In the single-center trial, researchers with Geneva University Hospitals analyzed 123 patients who had an infected implant surgically removed. The patients were randomized 1:1 to receive either 4 or 6 weeks of systemic antibiotic therapy. The most common type of infection included orthopedic plate infection (44), prosthetic joint infection (38), and infected nail implants (11). The antibiotic regimen for each patient was selected by the treating surgeon in consultation with an infectious diseases expert.

The primary outcome was remission of infection at the operative site, and the secondary endpoint was the occurrence of any adverse events related to antibiotic therapy. The non-inferiority margin was 10%.

Of the 123 cases in the intention-to-treat population, 120 episodes (98%) were cured microbiologically and 116 (94%) clinically after a median follow-up period of 2.2 years. Recurrence of clinical infection occurred in four patients in the 4-week arm and three patients in the 6-week arm (Pearson X² test; P = 0.74); in all cases, this occurred at around 2 months following the end of antibiotic treatment. These results were formally in line with the non-inferiority hypothesis, as the two-tailed 95% confidence intervals [CIs] largely excluded the 10% margin (1.5%, 95% CI, −9.8% to 6.8%). The study could not meet the non-inferiority hypothesis in terms of adverse events, however.

The authors of the study conclude, "Our randomized trial confirms the opinion of several experts who have suggested that results are likely similar for patients with surgically debrided OM [osteomyelitis] treated with 4 versus 6 weeks of antibiotic therapy.As there are many advantages, and apparently no disadvantages, patients with orthopaedic implant infections might benefit from this shorter antibiotic treatment."
May 18 J Antimicrob Chemother study

 

Australian researchers to use artificial intelligence against AMR

Originally published by CIDRAP News May 20

A multidisciplinary team of scientists and medical researchers in Australia has launched a new project to put artificial intelligence (AI) to work against antimicrobial resistance (AMR).
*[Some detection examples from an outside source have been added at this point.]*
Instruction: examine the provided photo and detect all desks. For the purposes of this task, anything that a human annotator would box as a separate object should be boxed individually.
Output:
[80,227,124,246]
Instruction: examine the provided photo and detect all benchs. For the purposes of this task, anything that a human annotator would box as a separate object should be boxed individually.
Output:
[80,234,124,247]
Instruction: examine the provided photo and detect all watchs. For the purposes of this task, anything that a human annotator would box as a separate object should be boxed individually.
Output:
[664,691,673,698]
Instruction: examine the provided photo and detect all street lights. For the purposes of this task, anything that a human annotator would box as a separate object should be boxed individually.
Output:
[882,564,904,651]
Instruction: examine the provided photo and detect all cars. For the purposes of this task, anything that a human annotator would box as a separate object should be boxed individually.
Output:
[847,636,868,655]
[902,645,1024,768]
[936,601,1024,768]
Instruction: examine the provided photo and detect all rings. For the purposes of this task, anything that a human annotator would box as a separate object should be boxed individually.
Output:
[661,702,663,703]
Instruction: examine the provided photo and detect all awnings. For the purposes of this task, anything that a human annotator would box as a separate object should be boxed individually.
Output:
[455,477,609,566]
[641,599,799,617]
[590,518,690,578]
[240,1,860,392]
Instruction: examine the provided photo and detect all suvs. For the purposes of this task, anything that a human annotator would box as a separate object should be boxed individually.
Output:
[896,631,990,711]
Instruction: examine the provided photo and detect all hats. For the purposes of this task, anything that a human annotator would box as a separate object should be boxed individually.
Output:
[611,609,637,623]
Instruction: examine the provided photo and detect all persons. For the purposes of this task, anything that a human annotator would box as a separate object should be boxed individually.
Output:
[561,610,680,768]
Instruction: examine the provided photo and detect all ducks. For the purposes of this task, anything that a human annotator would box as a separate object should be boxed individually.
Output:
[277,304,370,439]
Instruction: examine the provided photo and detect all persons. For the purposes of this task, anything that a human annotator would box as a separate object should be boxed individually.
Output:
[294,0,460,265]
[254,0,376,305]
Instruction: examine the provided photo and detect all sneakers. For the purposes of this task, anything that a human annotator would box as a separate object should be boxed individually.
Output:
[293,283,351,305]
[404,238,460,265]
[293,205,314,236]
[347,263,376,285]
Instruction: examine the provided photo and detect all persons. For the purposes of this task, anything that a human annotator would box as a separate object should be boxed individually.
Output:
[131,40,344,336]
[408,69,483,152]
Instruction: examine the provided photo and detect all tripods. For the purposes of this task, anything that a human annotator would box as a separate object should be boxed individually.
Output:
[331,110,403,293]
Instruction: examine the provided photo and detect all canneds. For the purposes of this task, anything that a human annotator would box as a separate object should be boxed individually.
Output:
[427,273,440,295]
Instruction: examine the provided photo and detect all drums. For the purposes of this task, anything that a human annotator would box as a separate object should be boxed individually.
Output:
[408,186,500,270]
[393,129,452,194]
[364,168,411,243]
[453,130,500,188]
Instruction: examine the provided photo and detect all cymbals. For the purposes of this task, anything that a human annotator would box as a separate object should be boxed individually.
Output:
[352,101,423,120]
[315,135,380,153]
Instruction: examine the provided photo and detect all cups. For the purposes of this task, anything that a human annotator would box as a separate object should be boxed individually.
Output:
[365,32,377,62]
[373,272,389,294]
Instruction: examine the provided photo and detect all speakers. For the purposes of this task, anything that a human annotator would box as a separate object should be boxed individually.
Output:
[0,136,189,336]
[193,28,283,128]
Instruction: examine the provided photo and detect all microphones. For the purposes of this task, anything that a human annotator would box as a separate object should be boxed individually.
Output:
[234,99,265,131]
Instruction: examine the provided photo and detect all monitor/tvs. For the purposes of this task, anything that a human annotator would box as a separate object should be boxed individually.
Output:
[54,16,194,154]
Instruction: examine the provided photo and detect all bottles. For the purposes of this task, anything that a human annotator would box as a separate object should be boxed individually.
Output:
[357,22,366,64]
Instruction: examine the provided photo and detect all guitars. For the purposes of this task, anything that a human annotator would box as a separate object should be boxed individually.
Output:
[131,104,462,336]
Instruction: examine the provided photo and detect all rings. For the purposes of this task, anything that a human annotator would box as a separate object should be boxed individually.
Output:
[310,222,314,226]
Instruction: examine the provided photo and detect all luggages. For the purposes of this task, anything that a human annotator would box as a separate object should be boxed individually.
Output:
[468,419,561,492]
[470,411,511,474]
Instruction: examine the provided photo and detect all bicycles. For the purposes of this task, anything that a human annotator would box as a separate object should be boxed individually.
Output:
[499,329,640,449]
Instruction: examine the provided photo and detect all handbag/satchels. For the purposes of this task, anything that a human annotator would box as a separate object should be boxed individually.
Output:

Combining machine learning with data streams from people, animals, and the environment, the OUTBREAK (One-health Understanding Through Bacterial REsistance to Antibiotics Knowledge) project will create a spatial and temporal map of AMR in Australia, using a One Health approach. The ultimate aim of the technology is to predict possible AMR outbreaks, trace the origins of outbreaks, and evaluate the risks and cost-effectiveness of treatments and intervention strategies.

"Every city, town, region and country will have a different AMR fingerprint and therefore different risks," chief investigator Steven Djordjevic, PhD, said in a press release from the University of Technology Sydney (UTS), one of 14 institutions collaborating on the project. "Our vision, ultimately, is a worldwide AI-powered network for AMR surveillance and mitigation, led by Australian research and industry."

The team will include experts in genomics and metagenomics, microbiome and computational biology, zoonotic diseases, biosecurity, pharmacy, risk management, and machine learning.

The project is supported by a $1 million grant from the Medical Research Future Fund, with the possibility of $5 million in additional funding.